When I asked him about his work, he told me a story about his wife. She had encouraged him to take a fellowship that would take him away from her and their three young sons. She did it because she loved him and she wanted what she knew would make him happy and allow him to become the best of himself – he did not say that, but I knew it. But he did say, “She had so much courage to do that, to stay with our three sons on her own. That is what I love about her – she has the feminine courage that lasts for the long run, while masculine courage only lasts in the short run…”

Those words resonate with me. I thought – that is exactly the kind of love I want to have from a husband. I hope he is out there, and I hope I do a much better job of finding him. I think that’s why I love the idea of the woman warrior, because all of us women are called to be one at one time or another. Even as I protest, God has put that training before me. And while I am no woman warrior like the ones I blog about, I certainly aspire to be. I think it is safe to say that I am a work in progress on that feminine genre of the virtue. After all, it takes courage to meet your almost mother in law on what should have been your wedding day and return those gorgeous rings you were supposed to exchange. And while you are quite tearfully doing that, she is gently and tacitly blaming you for the mess: “Peter says you just wanted too much and he felt too pressured to give everything to you.” Whatever that was supposed to mean – just another lie, another attempt to escape blame for what he did wrong.
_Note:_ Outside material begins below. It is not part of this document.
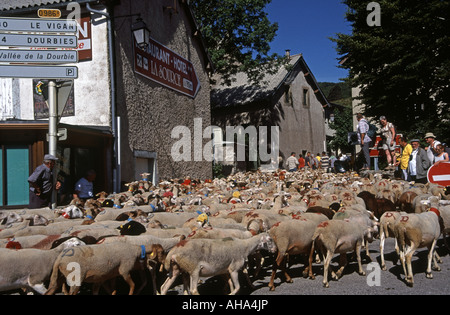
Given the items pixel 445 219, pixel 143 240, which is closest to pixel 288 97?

As I said, human nature is a complicated mess of good and evil. And it takes courage to tell your family members which items belonged to Peter that need to be returned to him as you weep so that they can pack them up and get them out of your apartment. All the while, he is roaming around town partying at a Mardi Gras parade on what should have been the first day of your honeymoon – the first day of your life together as man and wife. Yes, it takes courage to move on from all that. It takes the feminine courage that lasts for the long run, the kind I am inevitably, and perhaps unwillingly, learning to practice.

Photos: From my trip
1: View of Vienna from Stephansdom Tower
2: Altar at Votivkirche
3: Facade of Michaelkirche - St. Michael the Archangel

3 comments:

Aaron Linderman said...

This comment isn't really a comment; I don't have anything particularly interesting or insightful to add. I just wanted to say I enjoyed reading this post. No, "enjoyed" is probably not the right word. I thought it meaningful, and I'm glad I read it. You'll be in my prayers.

Julian said...

So much love.

Agatha Magdalene said...

you have more courage than anyone I know.